== PROVIDED INFORMATION ==
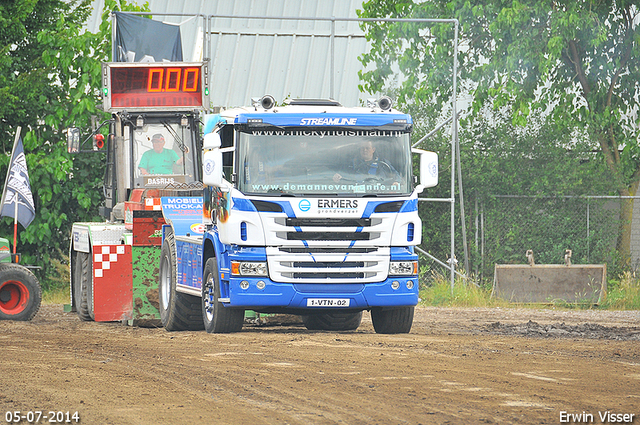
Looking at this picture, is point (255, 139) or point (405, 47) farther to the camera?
point (405, 47)

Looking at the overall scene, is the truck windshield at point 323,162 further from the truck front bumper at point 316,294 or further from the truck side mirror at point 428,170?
the truck front bumper at point 316,294

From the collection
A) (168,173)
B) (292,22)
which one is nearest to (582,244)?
(168,173)

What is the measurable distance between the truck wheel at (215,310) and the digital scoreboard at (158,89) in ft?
14.8

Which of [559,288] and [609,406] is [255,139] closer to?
[609,406]

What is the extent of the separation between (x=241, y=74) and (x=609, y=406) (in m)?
19.7

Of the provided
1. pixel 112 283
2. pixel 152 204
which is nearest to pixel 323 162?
pixel 152 204

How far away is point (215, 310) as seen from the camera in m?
12.5

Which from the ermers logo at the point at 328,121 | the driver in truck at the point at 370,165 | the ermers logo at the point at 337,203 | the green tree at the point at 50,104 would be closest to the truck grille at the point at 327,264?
the ermers logo at the point at 337,203

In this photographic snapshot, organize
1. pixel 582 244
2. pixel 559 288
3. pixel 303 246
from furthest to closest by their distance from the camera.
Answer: pixel 582 244 < pixel 559 288 < pixel 303 246

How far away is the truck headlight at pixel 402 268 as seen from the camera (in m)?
12.1

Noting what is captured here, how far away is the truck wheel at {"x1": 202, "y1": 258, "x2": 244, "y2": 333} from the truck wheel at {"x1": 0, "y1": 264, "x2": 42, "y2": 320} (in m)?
3.77

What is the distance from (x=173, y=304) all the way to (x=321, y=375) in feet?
17.2

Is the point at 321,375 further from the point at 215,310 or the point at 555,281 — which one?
the point at 555,281

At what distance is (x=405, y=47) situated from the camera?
21.2m
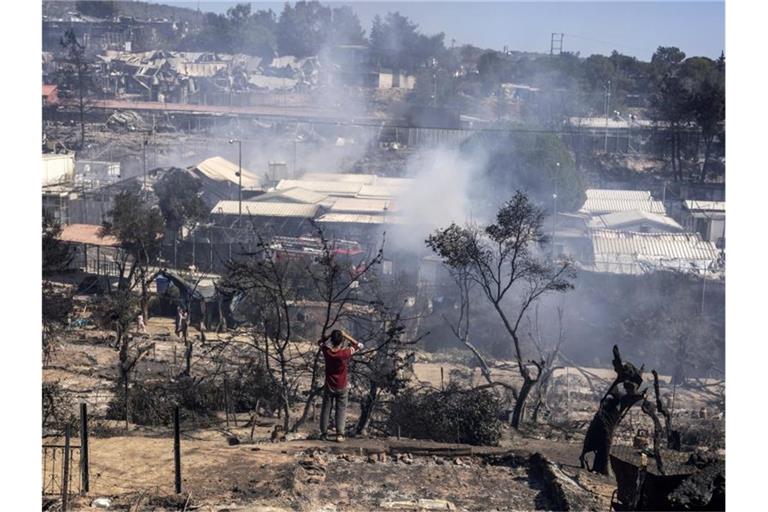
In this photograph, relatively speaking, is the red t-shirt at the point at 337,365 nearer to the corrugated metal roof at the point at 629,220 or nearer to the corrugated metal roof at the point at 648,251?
the corrugated metal roof at the point at 648,251

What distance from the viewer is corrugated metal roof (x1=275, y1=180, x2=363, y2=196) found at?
1708 centimetres

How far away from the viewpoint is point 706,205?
1720 cm

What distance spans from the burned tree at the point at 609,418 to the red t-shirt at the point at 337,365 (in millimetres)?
1244

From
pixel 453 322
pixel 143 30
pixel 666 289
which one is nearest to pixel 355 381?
pixel 453 322

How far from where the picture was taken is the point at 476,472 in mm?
4703

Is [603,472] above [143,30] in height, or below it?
below

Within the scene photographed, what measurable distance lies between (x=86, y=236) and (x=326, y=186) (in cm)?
524

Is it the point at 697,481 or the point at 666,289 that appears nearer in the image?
the point at 697,481

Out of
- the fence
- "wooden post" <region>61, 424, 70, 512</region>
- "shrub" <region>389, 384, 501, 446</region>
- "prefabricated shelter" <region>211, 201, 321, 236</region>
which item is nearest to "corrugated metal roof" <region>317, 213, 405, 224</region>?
"prefabricated shelter" <region>211, 201, 321, 236</region>

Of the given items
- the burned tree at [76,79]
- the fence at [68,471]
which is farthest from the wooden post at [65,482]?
the burned tree at [76,79]

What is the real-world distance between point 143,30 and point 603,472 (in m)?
36.8

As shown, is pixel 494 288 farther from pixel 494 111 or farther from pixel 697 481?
pixel 494 111

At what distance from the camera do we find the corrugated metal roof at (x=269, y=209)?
14.8 metres

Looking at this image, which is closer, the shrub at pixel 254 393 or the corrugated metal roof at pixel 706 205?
the shrub at pixel 254 393
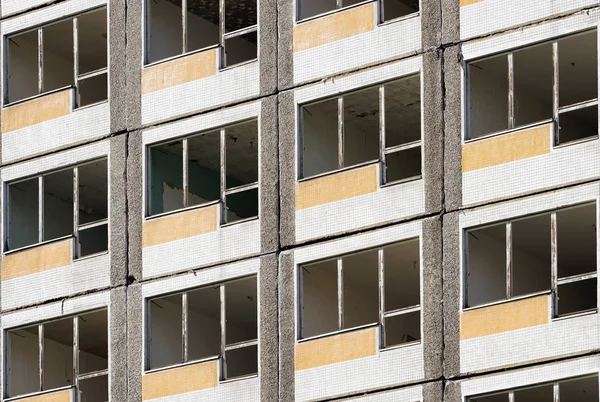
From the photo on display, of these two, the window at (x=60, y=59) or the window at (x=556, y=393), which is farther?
the window at (x=60, y=59)

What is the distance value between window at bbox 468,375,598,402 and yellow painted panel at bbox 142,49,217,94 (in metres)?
8.99

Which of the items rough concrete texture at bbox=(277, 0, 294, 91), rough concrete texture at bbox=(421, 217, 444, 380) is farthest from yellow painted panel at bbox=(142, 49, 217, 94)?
rough concrete texture at bbox=(421, 217, 444, 380)

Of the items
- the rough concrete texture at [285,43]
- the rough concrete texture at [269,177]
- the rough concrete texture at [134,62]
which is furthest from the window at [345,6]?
the rough concrete texture at [134,62]

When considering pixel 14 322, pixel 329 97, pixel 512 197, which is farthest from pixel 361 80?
pixel 14 322

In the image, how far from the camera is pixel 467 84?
3938cm

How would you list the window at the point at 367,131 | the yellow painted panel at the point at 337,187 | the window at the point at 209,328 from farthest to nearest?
the window at the point at 209,328 < the window at the point at 367,131 < the yellow painted panel at the point at 337,187

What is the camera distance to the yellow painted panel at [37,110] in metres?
45.0

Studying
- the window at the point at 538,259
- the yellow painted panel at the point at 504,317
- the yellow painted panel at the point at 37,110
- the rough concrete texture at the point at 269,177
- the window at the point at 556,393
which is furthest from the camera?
the yellow painted panel at the point at 37,110

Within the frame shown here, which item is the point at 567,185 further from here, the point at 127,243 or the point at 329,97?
the point at 127,243

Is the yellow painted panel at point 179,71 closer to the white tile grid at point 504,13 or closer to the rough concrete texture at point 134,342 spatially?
the rough concrete texture at point 134,342

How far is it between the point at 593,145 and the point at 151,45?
10.5m

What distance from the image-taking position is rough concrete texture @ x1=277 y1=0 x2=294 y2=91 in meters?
41.8

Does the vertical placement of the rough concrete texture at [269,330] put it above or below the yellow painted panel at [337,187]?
below

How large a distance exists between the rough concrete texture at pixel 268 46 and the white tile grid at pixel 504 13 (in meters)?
4.10
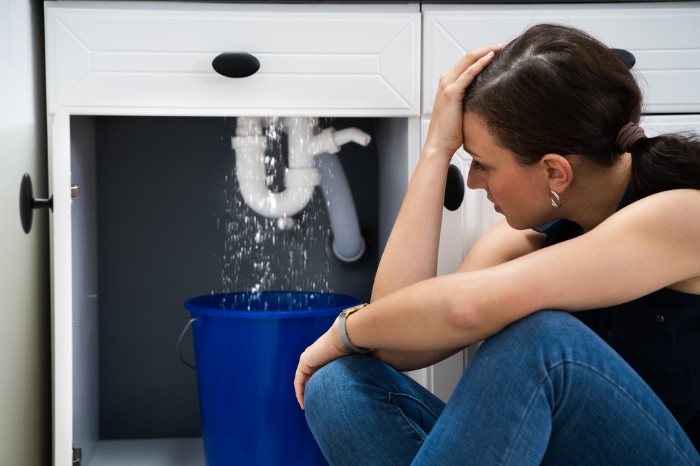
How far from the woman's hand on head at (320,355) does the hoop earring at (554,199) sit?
303 millimetres

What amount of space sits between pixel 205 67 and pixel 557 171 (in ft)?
1.88

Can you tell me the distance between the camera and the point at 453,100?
3.33 ft

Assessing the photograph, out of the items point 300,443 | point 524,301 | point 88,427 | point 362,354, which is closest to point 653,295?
point 524,301

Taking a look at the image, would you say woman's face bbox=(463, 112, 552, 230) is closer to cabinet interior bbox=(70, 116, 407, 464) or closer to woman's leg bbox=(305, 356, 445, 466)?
woman's leg bbox=(305, 356, 445, 466)

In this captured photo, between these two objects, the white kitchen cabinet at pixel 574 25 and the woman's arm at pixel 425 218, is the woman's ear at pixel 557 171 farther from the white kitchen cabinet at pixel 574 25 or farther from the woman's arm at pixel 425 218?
the white kitchen cabinet at pixel 574 25

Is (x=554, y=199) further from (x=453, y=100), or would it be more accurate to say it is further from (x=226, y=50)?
(x=226, y=50)

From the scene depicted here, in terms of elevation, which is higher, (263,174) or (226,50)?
(226,50)

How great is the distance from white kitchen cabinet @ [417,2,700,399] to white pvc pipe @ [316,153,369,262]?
314mm

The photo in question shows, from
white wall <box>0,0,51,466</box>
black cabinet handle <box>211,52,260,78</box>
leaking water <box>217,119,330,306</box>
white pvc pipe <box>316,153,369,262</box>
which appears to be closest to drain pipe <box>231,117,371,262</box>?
white pvc pipe <box>316,153,369,262</box>

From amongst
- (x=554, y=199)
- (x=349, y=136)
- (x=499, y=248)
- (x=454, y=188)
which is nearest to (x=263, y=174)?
(x=349, y=136)

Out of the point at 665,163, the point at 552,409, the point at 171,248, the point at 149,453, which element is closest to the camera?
the point at 552,409

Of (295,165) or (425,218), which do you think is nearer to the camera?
(425,218)

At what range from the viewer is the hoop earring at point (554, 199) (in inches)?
37.3

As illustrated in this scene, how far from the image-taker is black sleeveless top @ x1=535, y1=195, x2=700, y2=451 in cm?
→ 90
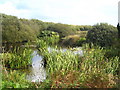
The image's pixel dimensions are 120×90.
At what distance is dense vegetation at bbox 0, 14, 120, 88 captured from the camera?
3.37 meters

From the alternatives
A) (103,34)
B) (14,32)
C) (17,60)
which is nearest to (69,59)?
(17,60)

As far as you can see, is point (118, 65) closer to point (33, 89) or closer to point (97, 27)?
point (33, 89)

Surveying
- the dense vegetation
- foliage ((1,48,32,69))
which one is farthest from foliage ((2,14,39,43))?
foliage ((1,48,32,69))

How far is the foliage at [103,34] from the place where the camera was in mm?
10891

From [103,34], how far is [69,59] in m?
5.91

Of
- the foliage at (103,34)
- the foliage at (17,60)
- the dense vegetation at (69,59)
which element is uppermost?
the foliage at (103,34)

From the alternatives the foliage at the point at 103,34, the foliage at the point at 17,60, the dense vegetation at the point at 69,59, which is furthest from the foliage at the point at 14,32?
the foliage at the point at 17,60

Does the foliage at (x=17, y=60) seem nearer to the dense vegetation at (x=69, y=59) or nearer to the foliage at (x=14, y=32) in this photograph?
the dense vegetation at (x=69, y=59)

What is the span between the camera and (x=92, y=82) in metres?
3.35

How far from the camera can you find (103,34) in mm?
10961

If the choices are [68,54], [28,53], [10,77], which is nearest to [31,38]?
[28,53]

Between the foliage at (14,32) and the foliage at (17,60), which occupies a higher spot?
the foliage at (14,32)

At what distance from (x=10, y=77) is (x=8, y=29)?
39.3 feet

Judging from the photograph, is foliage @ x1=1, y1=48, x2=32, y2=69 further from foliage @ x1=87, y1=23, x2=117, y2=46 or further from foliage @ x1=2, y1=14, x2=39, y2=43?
foliage @ x1=2, y1=14, x2=39, y2=43
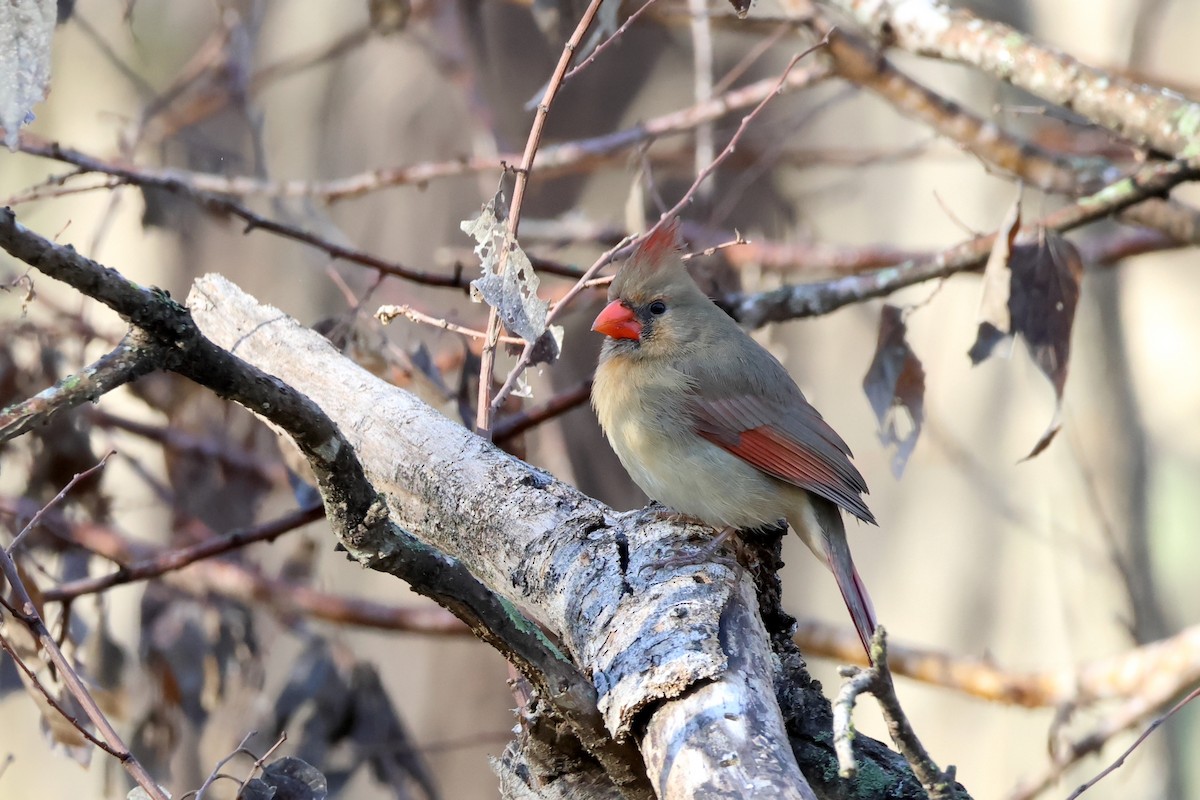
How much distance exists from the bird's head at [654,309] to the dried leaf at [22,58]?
2.17 meters

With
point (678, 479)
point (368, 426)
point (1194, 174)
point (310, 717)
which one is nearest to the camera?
point (368, 426)

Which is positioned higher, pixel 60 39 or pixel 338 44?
pixel 60 39

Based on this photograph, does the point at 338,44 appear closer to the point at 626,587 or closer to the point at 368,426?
the point at 368,426

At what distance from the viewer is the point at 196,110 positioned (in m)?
6.50

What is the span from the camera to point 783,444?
3.40 meters

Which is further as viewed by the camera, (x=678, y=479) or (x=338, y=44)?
(x=338, y=44)

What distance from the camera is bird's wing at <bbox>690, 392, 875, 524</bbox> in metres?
3.29

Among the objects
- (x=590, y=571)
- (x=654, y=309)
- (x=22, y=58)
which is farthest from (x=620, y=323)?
(x=22, y=58)

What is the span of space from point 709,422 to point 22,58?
7.22 feet

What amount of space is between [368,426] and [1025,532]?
4.56 meters

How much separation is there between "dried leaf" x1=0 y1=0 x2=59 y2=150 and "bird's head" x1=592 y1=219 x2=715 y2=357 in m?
2.17

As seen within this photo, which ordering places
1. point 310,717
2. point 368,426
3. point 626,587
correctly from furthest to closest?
point 310,717
point 368,426
point 626,587

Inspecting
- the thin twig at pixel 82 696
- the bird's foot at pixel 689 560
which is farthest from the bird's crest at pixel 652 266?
the thin twig at pixel 82 696

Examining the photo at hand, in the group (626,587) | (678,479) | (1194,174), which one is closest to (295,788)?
(626,587)
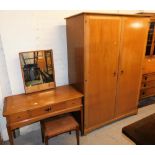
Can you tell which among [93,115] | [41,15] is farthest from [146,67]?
[41,15]

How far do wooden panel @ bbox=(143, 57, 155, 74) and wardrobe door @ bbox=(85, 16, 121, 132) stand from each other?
90 cm

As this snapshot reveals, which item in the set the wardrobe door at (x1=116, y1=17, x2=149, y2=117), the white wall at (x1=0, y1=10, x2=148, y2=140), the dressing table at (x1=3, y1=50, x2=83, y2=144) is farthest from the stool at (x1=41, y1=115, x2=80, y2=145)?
the wardrobe door at (x1=116, y1=17, x2=149, y2=117)

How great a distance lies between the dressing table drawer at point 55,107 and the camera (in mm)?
1797

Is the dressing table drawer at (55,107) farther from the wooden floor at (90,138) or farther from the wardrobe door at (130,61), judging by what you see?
the wardrobe door at (130,61)

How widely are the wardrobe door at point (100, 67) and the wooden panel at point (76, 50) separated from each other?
8 cm

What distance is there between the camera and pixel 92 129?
2.30 m

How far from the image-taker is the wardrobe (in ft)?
6.08

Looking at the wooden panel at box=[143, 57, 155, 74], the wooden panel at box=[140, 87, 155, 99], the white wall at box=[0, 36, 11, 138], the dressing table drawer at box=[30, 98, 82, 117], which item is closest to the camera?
the dressing table drawer at box=[30, 98, 82, 117]

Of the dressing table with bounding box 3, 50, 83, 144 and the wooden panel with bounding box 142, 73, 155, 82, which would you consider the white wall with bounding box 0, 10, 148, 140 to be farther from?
the wooden panel with bounding box 142, 73, 155, 82

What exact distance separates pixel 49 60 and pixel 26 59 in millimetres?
318

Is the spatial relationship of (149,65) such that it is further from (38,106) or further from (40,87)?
(38,106)

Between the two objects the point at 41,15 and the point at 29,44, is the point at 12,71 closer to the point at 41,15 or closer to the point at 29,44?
the point at 29,44

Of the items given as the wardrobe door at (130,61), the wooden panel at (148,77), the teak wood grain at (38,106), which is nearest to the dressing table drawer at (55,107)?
the teak wood grain at (38,106)

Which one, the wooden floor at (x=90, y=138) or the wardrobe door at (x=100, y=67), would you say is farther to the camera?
the wooden floor at (x=90, y=138)
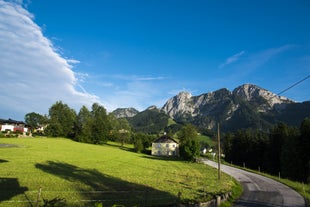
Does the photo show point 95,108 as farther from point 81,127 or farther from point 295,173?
point 295,173

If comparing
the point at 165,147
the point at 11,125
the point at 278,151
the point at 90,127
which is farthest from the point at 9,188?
the point at 11,125

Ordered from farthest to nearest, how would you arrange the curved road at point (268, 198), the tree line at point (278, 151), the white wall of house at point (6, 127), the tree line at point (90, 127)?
the white wall of house at point (6, 127) → the tree line at point (90, 127) → the tree line at point (278, 151) → the curved road at point (268, 198)

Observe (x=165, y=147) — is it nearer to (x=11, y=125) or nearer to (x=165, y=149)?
(x=165, y=149)

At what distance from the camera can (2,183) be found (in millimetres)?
21156

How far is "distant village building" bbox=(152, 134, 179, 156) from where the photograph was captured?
93.6m

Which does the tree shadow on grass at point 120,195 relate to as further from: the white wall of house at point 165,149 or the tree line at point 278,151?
the white wall of house at point 165,149

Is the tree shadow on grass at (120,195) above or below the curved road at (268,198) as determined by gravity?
above

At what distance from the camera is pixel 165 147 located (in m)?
→ 93.8

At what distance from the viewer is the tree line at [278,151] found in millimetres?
50938

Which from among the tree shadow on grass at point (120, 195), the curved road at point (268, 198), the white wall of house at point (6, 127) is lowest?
the curved road at point (268, 198)

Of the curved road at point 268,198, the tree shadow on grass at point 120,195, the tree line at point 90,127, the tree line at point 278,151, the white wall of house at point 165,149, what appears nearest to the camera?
the tree shadow on grass at point 120,195

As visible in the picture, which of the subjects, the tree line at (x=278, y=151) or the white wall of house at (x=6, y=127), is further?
the white wall of house at (x=6, y=127)

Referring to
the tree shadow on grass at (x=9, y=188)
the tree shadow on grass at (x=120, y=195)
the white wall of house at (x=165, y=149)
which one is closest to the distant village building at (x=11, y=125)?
the white wall of house at (x=165, y=149)

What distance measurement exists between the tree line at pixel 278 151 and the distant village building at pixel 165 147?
78.8 ft
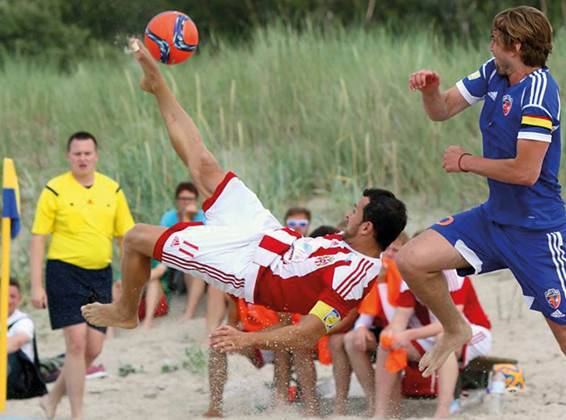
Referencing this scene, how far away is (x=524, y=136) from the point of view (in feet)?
18.8

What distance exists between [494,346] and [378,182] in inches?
95.6

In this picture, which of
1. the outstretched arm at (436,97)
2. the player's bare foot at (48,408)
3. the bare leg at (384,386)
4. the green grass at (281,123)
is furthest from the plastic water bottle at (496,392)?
the player's bare foot at (48,408)

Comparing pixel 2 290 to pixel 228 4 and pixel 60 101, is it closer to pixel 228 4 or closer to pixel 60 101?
pixel 60 101

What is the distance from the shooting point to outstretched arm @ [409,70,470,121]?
6223 mm

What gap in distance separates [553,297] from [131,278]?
226 cm

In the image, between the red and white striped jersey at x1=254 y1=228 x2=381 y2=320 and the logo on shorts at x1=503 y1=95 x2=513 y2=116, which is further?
the red and white striped jersey at x1=254 y1=228 x2=381 y2=320

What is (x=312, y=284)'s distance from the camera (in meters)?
6.48

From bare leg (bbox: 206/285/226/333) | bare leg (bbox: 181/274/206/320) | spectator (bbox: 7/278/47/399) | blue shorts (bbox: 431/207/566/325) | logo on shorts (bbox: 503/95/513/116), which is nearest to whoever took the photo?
logo on shorts (bbox: 503/95/513/116)

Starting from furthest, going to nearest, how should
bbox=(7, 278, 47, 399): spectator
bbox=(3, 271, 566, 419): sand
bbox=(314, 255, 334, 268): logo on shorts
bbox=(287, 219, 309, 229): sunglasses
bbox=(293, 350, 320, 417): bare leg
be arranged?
bbox=(287, 219, 309, 229): sunglasses → bbox=(7, 278, 47, 399): spectator → bbox=(3, 271, 566, 419): sand → bbox=(293, 350, 320, 417): bare leg → bbox=(314, 255, 334, 268): logo on shorts

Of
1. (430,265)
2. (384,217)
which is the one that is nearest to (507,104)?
(430,265)

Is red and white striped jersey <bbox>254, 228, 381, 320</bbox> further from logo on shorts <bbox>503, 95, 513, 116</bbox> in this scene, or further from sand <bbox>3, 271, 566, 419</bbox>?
sand <bbox>3, 271, 566, 419</bbox>

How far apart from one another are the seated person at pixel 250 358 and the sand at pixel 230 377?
0.15m

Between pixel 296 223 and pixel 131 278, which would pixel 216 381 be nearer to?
pixel 296 223

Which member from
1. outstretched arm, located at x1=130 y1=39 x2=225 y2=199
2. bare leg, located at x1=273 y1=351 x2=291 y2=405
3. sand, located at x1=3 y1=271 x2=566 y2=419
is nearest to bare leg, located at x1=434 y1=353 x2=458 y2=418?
sand, located at x1=3 y1=271 x2=566 y2=419
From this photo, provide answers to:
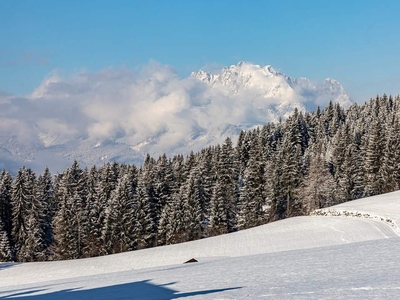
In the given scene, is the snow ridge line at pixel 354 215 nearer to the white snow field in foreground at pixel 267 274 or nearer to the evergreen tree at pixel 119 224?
the white snow field in foreground at pixel 267 274

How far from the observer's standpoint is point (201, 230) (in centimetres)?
7538

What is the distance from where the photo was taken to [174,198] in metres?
77.8

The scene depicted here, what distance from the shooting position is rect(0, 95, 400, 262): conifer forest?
71000mm

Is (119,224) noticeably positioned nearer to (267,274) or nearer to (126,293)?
(126,293)

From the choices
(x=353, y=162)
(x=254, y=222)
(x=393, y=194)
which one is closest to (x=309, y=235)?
(x=393, y=194)

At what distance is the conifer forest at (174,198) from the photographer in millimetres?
71000

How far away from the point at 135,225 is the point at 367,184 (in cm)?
4288

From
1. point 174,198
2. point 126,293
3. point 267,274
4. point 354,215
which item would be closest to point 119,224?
→ point 174,198

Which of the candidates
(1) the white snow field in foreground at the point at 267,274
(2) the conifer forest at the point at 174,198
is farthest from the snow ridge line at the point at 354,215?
(2) the conifer forest at the point at 174,198

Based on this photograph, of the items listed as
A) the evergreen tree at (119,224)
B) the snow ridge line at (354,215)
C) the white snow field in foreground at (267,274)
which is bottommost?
the white snow field in foreground at (267,274)

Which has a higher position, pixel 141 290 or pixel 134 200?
pixel 134 200

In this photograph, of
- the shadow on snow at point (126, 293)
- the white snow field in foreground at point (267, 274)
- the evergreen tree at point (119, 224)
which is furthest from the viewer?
the evergreen tree at point (119, 224)

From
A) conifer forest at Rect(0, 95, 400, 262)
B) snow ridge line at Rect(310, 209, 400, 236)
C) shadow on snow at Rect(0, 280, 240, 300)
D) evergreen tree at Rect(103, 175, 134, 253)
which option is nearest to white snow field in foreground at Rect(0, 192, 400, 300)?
shadow on snow at Rect(0, 280, 240, 300)

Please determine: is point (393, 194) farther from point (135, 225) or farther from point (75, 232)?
point (75, 232)
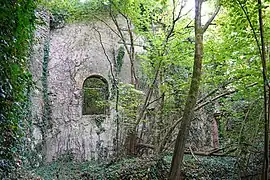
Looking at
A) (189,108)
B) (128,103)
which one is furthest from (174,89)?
(189,108)

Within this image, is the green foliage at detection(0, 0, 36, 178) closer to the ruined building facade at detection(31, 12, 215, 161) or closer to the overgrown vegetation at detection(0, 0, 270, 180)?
the overgrown vegetation at detection(0, 0, 270, 180)

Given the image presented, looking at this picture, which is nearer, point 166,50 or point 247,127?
===
[DIRECTIONS FOR THIS TASK] Update the records from the line with "Which of the candidates" through the end of the records, replacing "snow ridge line" with "snow ridge crest" and leaving everything else unchanged. Leave the pictures out of your answer.

[FINISHED EXERCISE]
Which of the candidates
(1) the white snow field in foreground at the point at 267,274
(2) the conifer forest at the point at 174,198
is farthest from the snow ridge crest at the point at 354,215?
(2) the conifer forest at the point at 174,198

Based on this photograph, of the items listed as
A) the evergreen tree at (119,224)
B) the snow ridge crest at (354,215)
C) the white snow field in foreground at (267,274)
which is bottommost?
the white snow field in foreground at (267,274)

Which has a higher position, pixel 141 290 or pixel 134 200?
pixel 134 200

In this photograph, of
- the shadow on snow at point (126, 293)
- the white snow field in foreground at point (267, 274)
- the evergreen tree at point (119, 224)
which is furthest from the viewer?
the evergreen tree at point (119, 224)

From
A) conifer forest at Rect(0, 95, 400, 262)
B) snow ridge crest at Rect(310, 209, 400, 236)
C) shadow on snow at Rect(0, 280, 240, 300)
D) evergreen tree at Rect(103, 175, 134, 253)
which option is nearest to white snow field in foreground at Rect(0, 192, 400, 300)?
shadow on snow at Rect(0, 280, 240, 300)

Please determine: is point (393, 194) farther from point (135, 225) or farther from point (75, 232)?
point (75, 232)
Looking at
A) (189,108)
B) (128,103)
which one is furthest from (174,89)?
(189,108)

Within this image, is the green foliage at detection(0, 0, 36, 178) closer to the ruined building facade at detection(31, 12, 215, 161) or closer to the overgrown vegetation at detection(0, 0, 270, 180)?
the overgrown vegetation at detection(0, 0, 270, 180)

Given the image presented, looking at this picture, which is nearer, point 166,50 or point 247,127?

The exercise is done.